Bancarotta semplice per l’amministratore che prosegue l’attività per salvare i lavoratori
La Cassazione, nella sentenza n. 29457/2025, ha precisato che l’amministratore il quale, pur essendo consapevole della grave situazione debitoria della società, priva di reali prospettive, scelga di preservarne e garantirne lo stato occupazionale proseguendo l’attività, integra la fattispecie di bancarotta semplice per operazioni di grave imprudenza tese a ritardare il fallimento, ex art. 217 comma 1 n. 3 del RD 267/42, e non quella di bancarotta fraudolenta.
Le operazioni di “grave” imprudenza, infatti, sono quelle caratterizzate da alto grado di rischio, prive di serie e ragionevoli prospettive di successo economico e che, avuto riguardo alla complessiva situazione dell’impresa, oramai votata al dissesto, hanno il solo scopo di ritardare il fallimento.
Si tratta di operazioni che si pongono oltre la “ordinaria” imprudenza; ossia quell’imprudenza connotata da scelte “coraggiose”, da extrema ratio, ma comunque ragionevolmente dotate di probabilità di successo rispetto al fine di scongiurare il fallimento.
Ciò che distingue la fattispecie semplice da quella fraudolenta, quindi, è la “direzione” dell’interesse dell’agente.
Solo nella bancarotta semplice, infatti, l’agente pone in essere operazioni imprudenti ma pur sempre nell’interesse dell’impresa.

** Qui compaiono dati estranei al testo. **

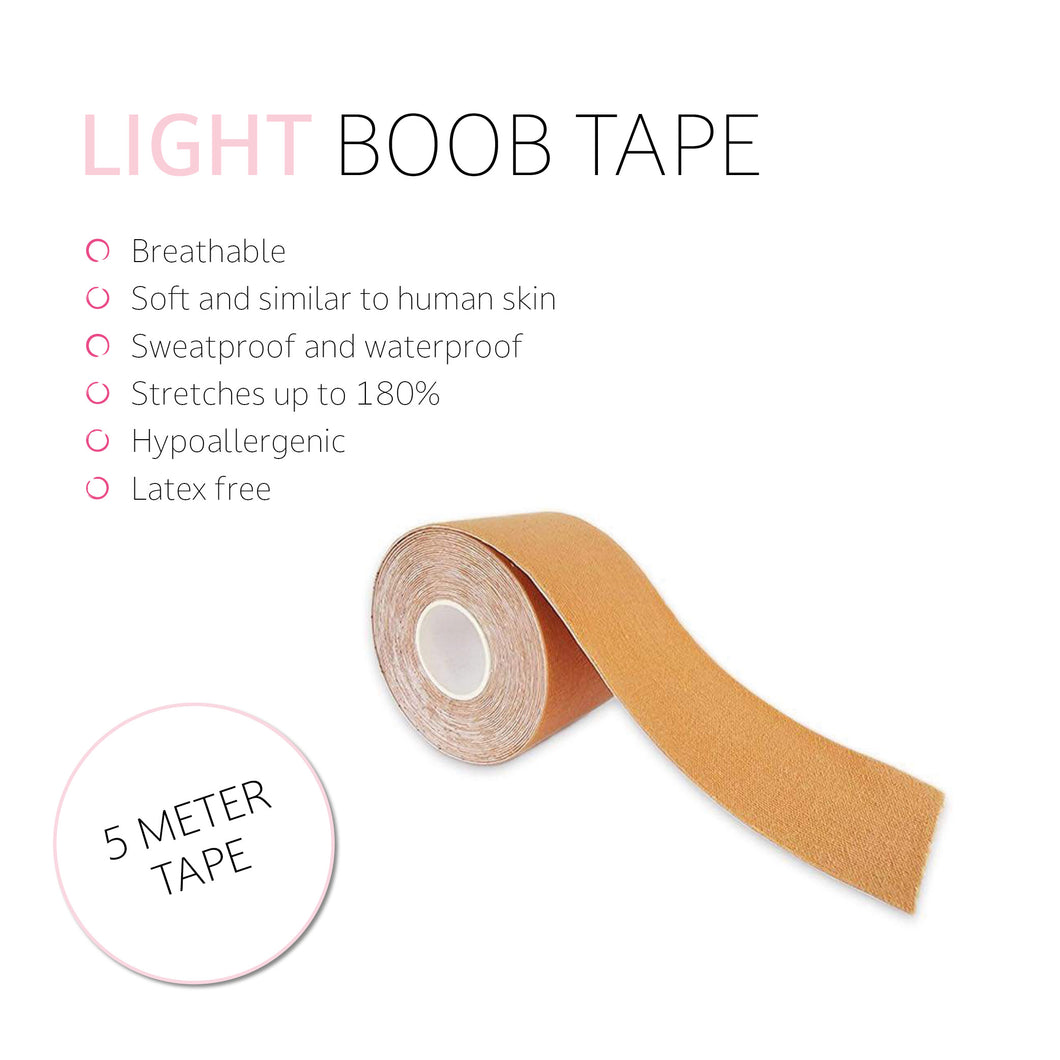 Boob Tape Light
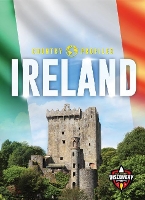Book Cover for Ireland by Amy Rechner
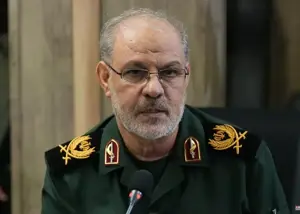 واکنش سخنگوی سپاه به حملات تازه دشمن آمریکایی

Nella bancarotta fraudolenta, invece, l’agente agisce dolosamente perseguendo un interesse proprio o di terzi estranei all’impresa e, quindi, con la coscienza e volontà di porre in essere atti incompatibili con la salvaguardia del patrimonio aziendale e in contrasto con l’interesse dei creditori alla conservazione delle garanzie patrimoniali.